[squeak-dev] Re: [ANN] Number comparison, hash, NaN, Point, and other partially ordered sets

Paolo Bonzini bonzini at gnu.org
Wed Jan 7 11:42:40 UTC 2009


> One idle thought I had today was whether one couldn't entirely get rid
> of float-valued NaNs and instead introduce a well-known NaN instance
> that *isn't* an instance of Float and consequently also isn't a Number,
> doesn't do any arithmetic etc. etc. etc.

Another possibility is to have the primitives fail and the fallback code
signal a Notification.  The notification would by default return a NaN
float.  It might be okay to use a NaN object too;; however it should
behave the same way as IEEE NaNs and would have to be interoperable with
FFI and FloatArrays (does Squeak have them?).

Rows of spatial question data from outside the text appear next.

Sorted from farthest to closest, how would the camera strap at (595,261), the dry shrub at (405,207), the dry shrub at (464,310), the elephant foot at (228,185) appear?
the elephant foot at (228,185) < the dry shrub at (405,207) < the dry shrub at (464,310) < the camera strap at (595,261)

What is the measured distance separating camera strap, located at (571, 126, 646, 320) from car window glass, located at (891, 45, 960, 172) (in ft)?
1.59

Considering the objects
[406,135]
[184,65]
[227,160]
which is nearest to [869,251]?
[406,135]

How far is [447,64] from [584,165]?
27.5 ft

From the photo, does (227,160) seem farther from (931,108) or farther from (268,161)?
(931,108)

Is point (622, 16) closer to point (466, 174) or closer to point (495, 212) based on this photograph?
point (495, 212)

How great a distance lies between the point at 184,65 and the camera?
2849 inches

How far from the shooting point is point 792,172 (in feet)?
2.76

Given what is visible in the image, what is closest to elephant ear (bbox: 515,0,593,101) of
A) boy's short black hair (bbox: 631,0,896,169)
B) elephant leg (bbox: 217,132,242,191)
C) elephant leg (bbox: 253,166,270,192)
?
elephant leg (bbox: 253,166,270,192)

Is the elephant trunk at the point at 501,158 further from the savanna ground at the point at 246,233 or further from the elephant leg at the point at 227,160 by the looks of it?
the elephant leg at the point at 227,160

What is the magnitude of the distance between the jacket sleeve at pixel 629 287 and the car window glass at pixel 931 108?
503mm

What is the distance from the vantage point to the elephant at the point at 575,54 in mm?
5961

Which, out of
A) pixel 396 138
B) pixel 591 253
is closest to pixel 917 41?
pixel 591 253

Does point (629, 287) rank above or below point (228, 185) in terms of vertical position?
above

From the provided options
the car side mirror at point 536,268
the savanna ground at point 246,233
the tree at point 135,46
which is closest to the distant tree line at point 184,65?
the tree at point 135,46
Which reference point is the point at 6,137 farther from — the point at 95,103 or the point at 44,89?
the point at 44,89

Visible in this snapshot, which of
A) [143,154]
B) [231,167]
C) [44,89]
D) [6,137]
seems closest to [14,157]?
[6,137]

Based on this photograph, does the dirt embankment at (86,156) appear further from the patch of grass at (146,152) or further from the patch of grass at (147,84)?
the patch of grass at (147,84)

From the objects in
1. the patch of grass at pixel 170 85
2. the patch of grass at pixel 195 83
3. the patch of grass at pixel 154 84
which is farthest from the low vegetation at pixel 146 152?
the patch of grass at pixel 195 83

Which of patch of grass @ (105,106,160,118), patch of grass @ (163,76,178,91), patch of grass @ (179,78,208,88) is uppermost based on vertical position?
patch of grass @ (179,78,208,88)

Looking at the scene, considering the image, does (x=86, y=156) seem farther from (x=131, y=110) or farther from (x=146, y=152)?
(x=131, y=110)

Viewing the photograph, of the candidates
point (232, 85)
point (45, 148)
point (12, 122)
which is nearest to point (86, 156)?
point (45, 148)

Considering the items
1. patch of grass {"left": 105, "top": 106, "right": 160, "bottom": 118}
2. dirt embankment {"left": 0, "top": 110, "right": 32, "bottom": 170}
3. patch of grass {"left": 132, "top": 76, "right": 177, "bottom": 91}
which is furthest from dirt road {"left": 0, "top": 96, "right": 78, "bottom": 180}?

I don't think it makes sense to use Integer or Fraction NaNs.  In that
case you do not have infinities either, and raising hard errors makes
more sense.  Note that GNU Smalltalk does not even raise a ZeroDivide
for floating-point division:

  st> 1 / 0
  Object: 1 error: The program attempted to divide a number by zero
  ZeroDivide(Exception)>>signal (AnsiExcept.st:216)
  SmallInteger(Number)>>zeroDivide (AnsiExcept.st:1534)
  SmallInteger>>/ (SmallInt.st:277)
  UndefinedObject>>executeStatements (a String:1)
  nil

  st> 1.0 / 0.0
  Inf

> What I have personally no clue about is whether anyone ever uses
> float-valued NaNs for anything useful.

It allows delaying error checking to after the end of the computation.
Some errors that do not affect the result would be silently ignored;
most errors would result in a NaN.  Of course Smalltalk floats are so
slow that this might not even make a difference (unless you use FFI to
interface with external libraries).

With floating-point, I decided that the best course of action is "assume
the IEEE-754 people are always right" (and that means W. Kahan mostly).